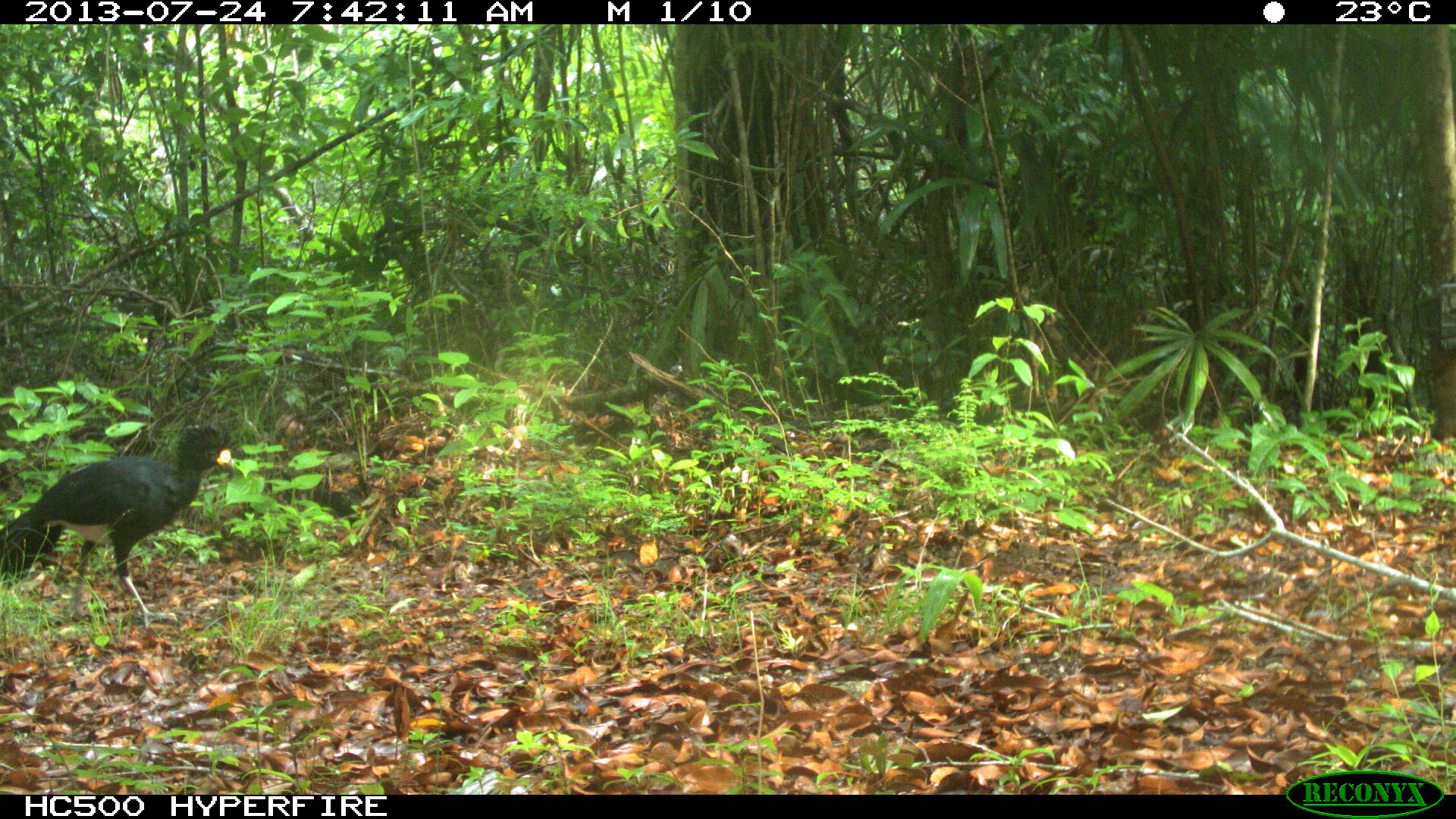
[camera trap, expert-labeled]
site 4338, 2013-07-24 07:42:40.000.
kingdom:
※
Exercise prompt
Copy the material above in full and exactly, skipping pictures.

Answer to this problem
[camera trap, expert-labeled]
site 4338, 2013-07-24 07:42:40.000.
kingdom:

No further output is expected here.